▸ STORED DATA:
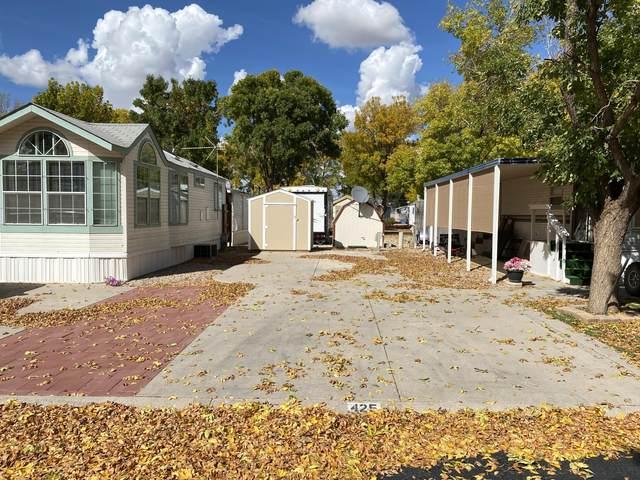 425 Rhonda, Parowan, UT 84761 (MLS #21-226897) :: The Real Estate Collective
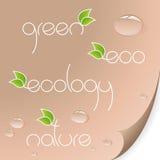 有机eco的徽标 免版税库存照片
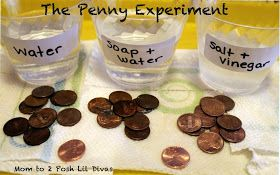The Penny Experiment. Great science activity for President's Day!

▸ ASSIGNMENT: Pictures are to be omitted. The lines from the line holding "有机eco的徽标 免版税库存照片" through the closing line of the data above are to be set down exactly, and nothing more.

▸ TASK ANSWER:
 有机eco的徽标 免版税库存照片
The Penny Experiment. Great science activity for President's Day!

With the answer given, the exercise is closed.